Read also: CBN sells only N1.1bn OMO bills as high-yield fails to attract bidders
The moderation in demand comes after last week’s surge, when subscriptions rose to about N3 trillion on the back of strong inflows from maturing securities and coupon payments.
“System liquidity has remained broadly robust. The moderation observed this week likely reflects a partial absorption of excess funds or a reallocation into alternative instruments,” said Omobola Adu, fixed income analyst at CSL.
This means that while there is still significant cash in the financial system, part of the excess liquidity that drove the previous surge in demand has either been absorbed by the central bank or redirected into other short-term instruments.
Despite the slowdown in subscriptions, demand patterns suggest that liquidity remains supportive, though investors are becoming more selective.
Short-dated instruments such as the 8-day bill recorded strong uptake, while the wide gap between demand for the 140-day and 70-day tenors indicates a more cautious and strategic positioning by market participants.
Analysts say this reflects a market that is still liquid but adjusting to evolving conditions, as participants balance yield opportunities with flexibility.

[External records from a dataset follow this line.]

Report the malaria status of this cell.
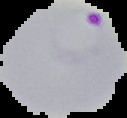
Parasitized.

image size = 127×118 pixels
preparation = thin blood smear
image type = segmented cell region on a black background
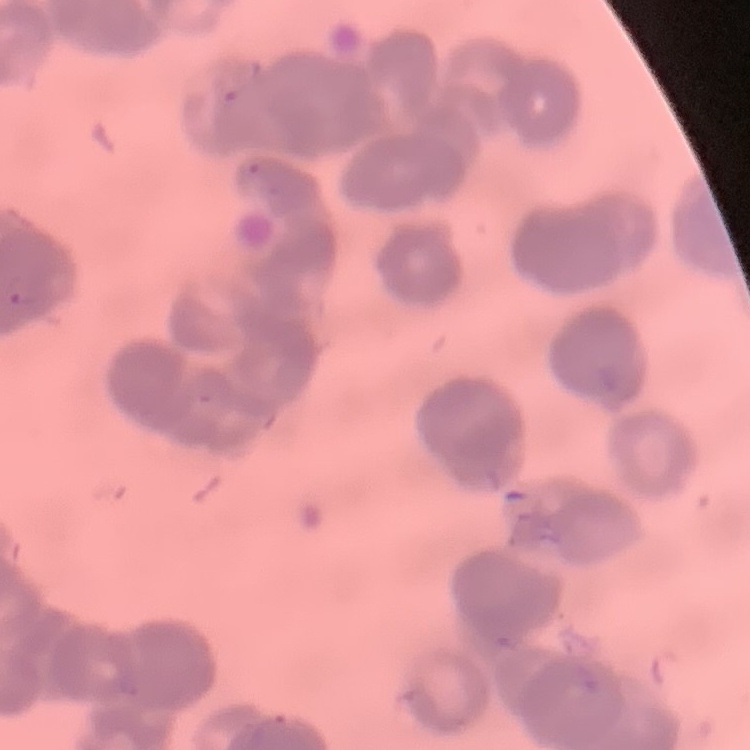
Summary:
  - Red blood cell morphology: rouleaux formation
  - Preparation: thin blood smear
  - Stain: Field's or Giemsa
  - Image type: square crop of a larger photomicrograph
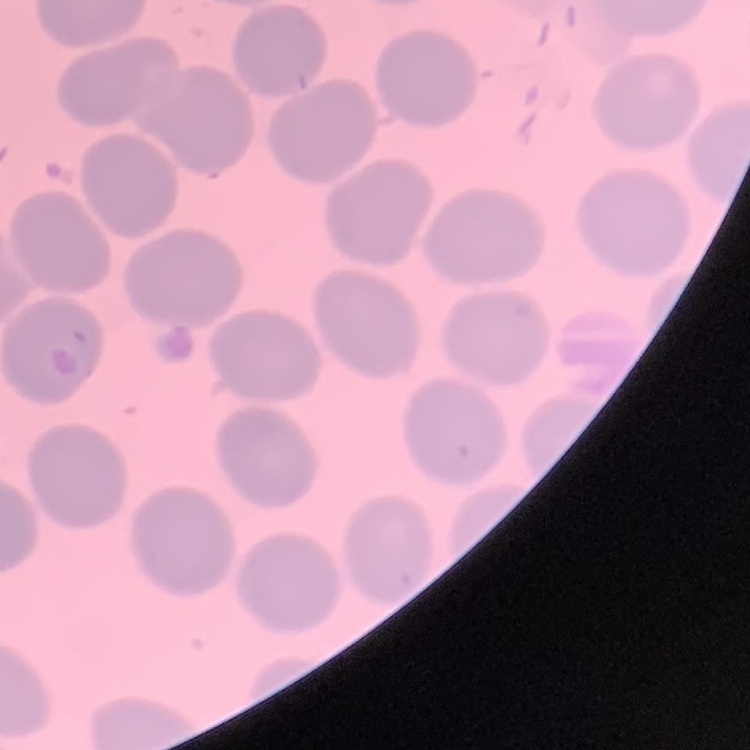 The erythrocytes exhibit no rouleaux formation. Stained with either Field's or Giemsa. One tile cut from a larger photomicrograph. Thin blood film.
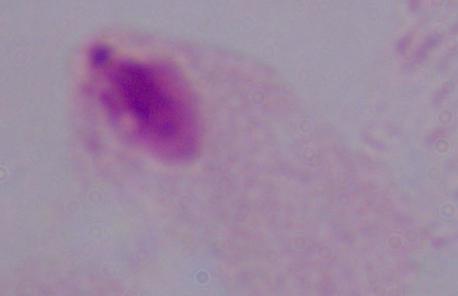
identification = trichomonad
modality = micrograph
magnification = 1000x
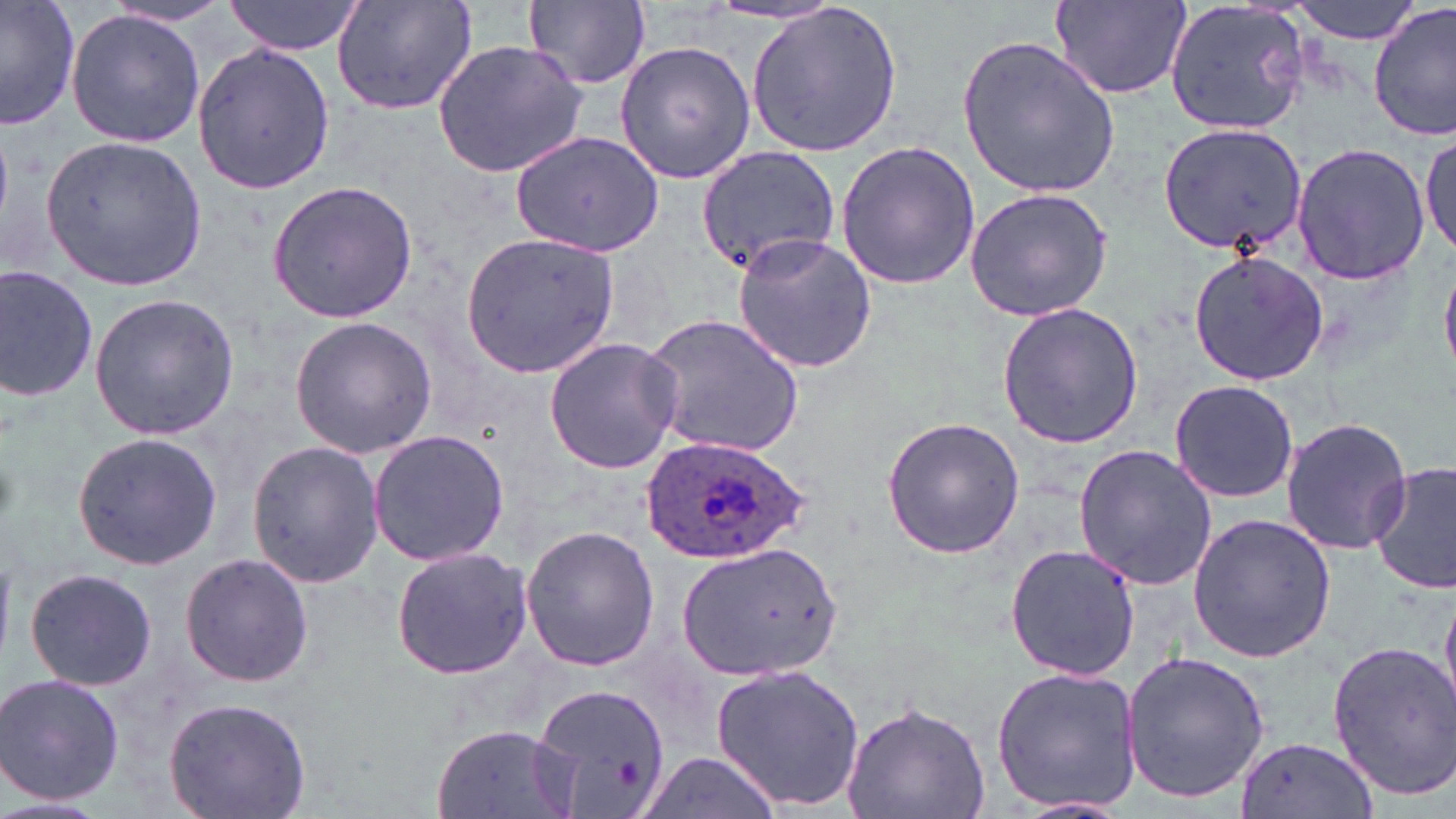
Approximate bounding boxes as [x1, y1, x2, y2] in pixels. Uninfected red blood cell locations: [0, 0, 78, 133], [223, 0, 369, 56], [332, 0, 480, 118], [1288, 0, 1424, 44], [99, 1, 235, 30], [522, 1, 654, 93], [1164, 1, 1313, 137], [1051, 2, 1190, 99], [746, 4, 904, 157], [1371, 4, 1455, 141], [66, 10, 206, 147], [956, 35, 1119, 200], [614, 38, 757, 184], [431, 39, 590, 178], [191, 42, 335, 196], [1157, 121, 1307, 255], [511, 129, 665, 256], [1419, 130, 1454, 261], [38, 132, 209, 292], [834, 140, 982, 291], [1290, 142, 1431, 286], [692, 144, 841, 277], [266, 180, 417, 323], [963, 187, 1115, 323], [460, 231, 621, 377], [732, 234, 879, 373], [1189, 250, 1331, 387], [0, 266, 98, 401], [87, 293, 241, 441], [995, 301, 1143, 449], [644, 313, 807, 457], [289, 315, 438, 459], [543, 336, 682, 474], [1168, 380, 1298, 502], [882, 417, 1025, 559], [1282, 418, 1413, 555], [367, 428, 511, 567], [70, 429, 223, 571], [245, 441, 384, 588], [1072, 444, 1219, 589], [1369, 461, 1456, 596], [1187, 513, 1337, 663], [521, 525, 660, 670], [677, 540, 844, 681], [1004, 542, 1141, 681], [390, 545, 535, 681], [178, 551, 315, 689], [25, 567, 157, 691], [1439, 591, 1456, 708], [1327, 642, 1456, 797], [1120, 650, 1273, 804], [711, 660, 864, 812], [990, 665, 1142, 813], [1, 673, 125, 806], [533, 682, 669, 819], [164, 698, 311, 819], [839, 698, 991, 819], [430, 724, 580, 819], [1233, 734, 1378, 819], [638, 753, 782, 819], [1000, 796, 1139, 817]. Plasmodium ovale-infected red blood cell locations: [641, 435, 809, 566]. Slide-level diagnosis: Plasmodium ovale. May-Grünwald-Giemsa stain. 1000x magnification. Image is 1456×819 pixels. Single field of view. Light microscopy. Thin blood smear.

“Demand for OMO bills is expected to remain strong given their low risk and attractive yields,” said Taiwo Kareem, an expert in the subject.
“Liquidity in the near term is likely to stay in surplus, supported by inflows from maturing OMO bills, treasury bills, bond coupon payments, and FAAC distributions,” he further explained.
He added that if liquidity remains elevated, investors may increasingly look to lock in yields across longer-dated instruments.
Read also: CBN sells 1yr OMO bills at record 21.5% to lure foreign inflows
The previous week’s demand surge was driven by elevated system liquidity, which rose to between N8 trillion and N9 trillion.
“The improved demand was influenced by increased interbank liquidity on the back of inflows from bond coupons and OMO maturities,” said Victor Ogundijo, referring to last week’s auction.
The CBN’s continued ability to sell above its initial offer underscores its use of OMO operations as a key tool for managing liquidity conditions in the financial system.
With liquidity still firm but showing signs of moderation, analysts say future auction outcomes will depend on the balance between incoming flows and the central bank’s liquidity management strategy.
“Demand dynamics will remain closely related to the interest rate environment. Should rates stay elevated, we expect strong participation to persist in upcoming auctions,” Adu added.